Why you shouldn’t worry about which COVID-19 vaccine you’ll get
Published 12:00 am Thursday, March 25, 2021
How many people get the vaccine matters more than efficacy rates
By Gina DiPietro
There is one common question being asked as North Carolinians roll up their sleeves in the fight against COVID-19 — ‘Which vaccine am I getting?’
Curiosity is a natural reaction, but experts encourage people not to place too much emphasis on it. We should all focus instead on getting vaccinated in the first place, said Dr. David Priest, Novant Health senior vice president and chief safety and quality officer.
“Remember, the influenza vaccine has an effectiveness of 35% to 55%. So, the fact that we have three vaccines for COVID-19 that have an 82% or higher effectiveness rate against the most serious complications is unbelievably good news,” Priest said.
At this time, Novant Health patients will not know in advance which vaccine they’ll receive. The limited supply of all three vaccines means it’s not possible for patients to choose which brand of the vaccine they’d like to receive on a given day or time. That said, all patients are informed of which one will be administered at their appointment and the number of doses that will be needed.
Numbers aren’t ‘apples to apples’
The Moderna, Pfizer-BioNTech and Johnson & Johnson (Janssen) vaccines vary slightly in efficacy, but here’s the bottom line: all the vaccines are highly effective in preventing COVID-19 hospitalization or worse, Priest said. The difference in their performance is not what’s most important, he added.
“Johnson & Johnson has a slightly lower efficacy, but you’ll remember it was tested and came out later than the other COVID-19 vaccines,” Priest said. “There were variants around the world that didn’t necessarily exist when the first two manufacturers began distribution, so the actual difference in efficacy may be less than those numbers suggest. It’s important to remember.”

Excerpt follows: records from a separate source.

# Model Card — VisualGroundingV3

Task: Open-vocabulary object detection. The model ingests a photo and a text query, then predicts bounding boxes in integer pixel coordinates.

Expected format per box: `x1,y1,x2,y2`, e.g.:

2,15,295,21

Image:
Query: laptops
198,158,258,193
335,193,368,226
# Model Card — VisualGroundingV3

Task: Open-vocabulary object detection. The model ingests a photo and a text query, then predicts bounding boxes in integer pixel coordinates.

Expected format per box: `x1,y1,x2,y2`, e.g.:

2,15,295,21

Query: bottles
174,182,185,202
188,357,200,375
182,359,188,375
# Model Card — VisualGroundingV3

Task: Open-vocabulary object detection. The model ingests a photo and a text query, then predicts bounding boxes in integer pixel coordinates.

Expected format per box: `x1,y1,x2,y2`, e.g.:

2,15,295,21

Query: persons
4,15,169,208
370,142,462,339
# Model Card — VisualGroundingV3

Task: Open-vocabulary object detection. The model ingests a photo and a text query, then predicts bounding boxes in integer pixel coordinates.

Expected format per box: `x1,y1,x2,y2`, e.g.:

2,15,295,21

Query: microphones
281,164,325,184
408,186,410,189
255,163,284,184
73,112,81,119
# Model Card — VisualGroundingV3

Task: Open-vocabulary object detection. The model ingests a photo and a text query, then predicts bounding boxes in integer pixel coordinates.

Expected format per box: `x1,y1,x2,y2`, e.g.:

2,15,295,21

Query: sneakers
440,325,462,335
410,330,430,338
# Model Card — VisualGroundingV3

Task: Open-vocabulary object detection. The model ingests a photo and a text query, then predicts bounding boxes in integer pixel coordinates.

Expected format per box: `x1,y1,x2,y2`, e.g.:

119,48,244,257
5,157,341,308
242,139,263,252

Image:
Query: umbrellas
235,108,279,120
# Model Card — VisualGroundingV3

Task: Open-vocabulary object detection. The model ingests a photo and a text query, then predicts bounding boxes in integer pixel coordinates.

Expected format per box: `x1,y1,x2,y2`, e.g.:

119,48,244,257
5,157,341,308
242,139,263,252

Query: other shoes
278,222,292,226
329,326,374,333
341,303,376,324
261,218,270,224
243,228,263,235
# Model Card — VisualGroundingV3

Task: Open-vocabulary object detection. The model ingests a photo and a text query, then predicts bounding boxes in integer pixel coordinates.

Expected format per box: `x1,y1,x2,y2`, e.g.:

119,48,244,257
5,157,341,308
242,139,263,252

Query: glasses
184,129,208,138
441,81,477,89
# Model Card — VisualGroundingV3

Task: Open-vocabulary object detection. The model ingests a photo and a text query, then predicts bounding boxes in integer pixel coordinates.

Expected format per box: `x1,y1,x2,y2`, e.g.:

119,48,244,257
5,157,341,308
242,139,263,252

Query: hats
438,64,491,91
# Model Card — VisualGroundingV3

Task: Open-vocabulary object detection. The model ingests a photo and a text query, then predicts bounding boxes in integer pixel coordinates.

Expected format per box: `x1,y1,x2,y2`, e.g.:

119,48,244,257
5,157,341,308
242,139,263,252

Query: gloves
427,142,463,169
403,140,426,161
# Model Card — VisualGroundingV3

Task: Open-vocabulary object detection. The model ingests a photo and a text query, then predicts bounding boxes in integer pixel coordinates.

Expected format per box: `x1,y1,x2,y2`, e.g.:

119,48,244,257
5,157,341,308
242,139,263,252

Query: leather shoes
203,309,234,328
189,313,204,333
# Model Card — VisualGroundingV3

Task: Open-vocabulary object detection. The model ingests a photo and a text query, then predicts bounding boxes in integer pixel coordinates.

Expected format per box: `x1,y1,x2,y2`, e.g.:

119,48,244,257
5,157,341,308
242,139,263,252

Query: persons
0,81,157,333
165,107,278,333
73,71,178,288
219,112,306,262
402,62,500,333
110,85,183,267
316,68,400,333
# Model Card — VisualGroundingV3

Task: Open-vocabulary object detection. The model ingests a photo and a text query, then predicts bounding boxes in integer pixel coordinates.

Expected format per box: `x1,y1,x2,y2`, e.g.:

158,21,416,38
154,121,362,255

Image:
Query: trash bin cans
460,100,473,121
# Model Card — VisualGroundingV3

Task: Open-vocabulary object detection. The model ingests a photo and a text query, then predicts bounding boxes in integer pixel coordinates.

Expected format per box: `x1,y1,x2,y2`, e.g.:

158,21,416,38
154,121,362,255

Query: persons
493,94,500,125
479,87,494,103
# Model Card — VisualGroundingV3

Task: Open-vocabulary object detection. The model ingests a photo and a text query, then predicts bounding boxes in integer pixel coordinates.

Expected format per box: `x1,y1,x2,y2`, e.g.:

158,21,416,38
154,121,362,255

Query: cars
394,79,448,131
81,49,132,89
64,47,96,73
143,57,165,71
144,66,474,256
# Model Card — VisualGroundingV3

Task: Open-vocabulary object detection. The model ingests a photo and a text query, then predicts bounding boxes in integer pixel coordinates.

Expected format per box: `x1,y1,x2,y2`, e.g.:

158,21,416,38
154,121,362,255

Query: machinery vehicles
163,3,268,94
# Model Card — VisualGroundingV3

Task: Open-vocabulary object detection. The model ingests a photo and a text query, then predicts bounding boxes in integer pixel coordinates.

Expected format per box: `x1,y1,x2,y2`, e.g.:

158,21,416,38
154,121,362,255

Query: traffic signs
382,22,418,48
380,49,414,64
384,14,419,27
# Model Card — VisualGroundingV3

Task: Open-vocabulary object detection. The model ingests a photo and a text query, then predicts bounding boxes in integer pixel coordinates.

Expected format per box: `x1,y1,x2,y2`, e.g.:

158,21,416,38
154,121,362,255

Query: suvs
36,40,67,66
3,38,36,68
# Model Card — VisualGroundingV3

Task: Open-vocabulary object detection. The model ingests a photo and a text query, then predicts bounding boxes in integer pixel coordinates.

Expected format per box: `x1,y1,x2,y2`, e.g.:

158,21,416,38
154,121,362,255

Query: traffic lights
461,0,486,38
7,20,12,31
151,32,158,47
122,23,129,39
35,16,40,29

Dr. Jerome Williams Jr., Novant Health senior vice president of consumer engagement, said it’s also worth noting that the vaccines were not compared to each other in clinical trials.
“You can’t really extrapolate one data point as it relates to efficacy to another trial, because it’s not comparing apples to apples,” Williams said. “The take-home point is that we all need to get vaccinated no matter which vaccine.”
Priest also recommended that everyone get the annual flu shot. Remember, it’s not the efficacy that matters. It’s how many people opt to receive it.
Getting vaccinated is the most important thing
While a vaccine’s efficacy is important, what’s equally important, “and in a lot of cases, even more important” is how many people get it, Priest said. If a small number of people get a very effective vaccine, it’s not going to make a dent in a community’s disease progression. But if every single person got it, it would make “a huge difference in disease burden.”
“What’s most important is that enough people get the COVID-19 vaccine. I would not split hairs about which product you’re getting,” Priest said. “If you have the opportunity, get one.”
With that in mind, there is new advice on how fully vaccinated individuals can safely interact with others. It’s the first set of Centers for Disease Control and Prevention guidelines for this group of people. Since the vaccine isn’t yet available to everyone, most people should continue to wear masks, be socially distant and wash their hands.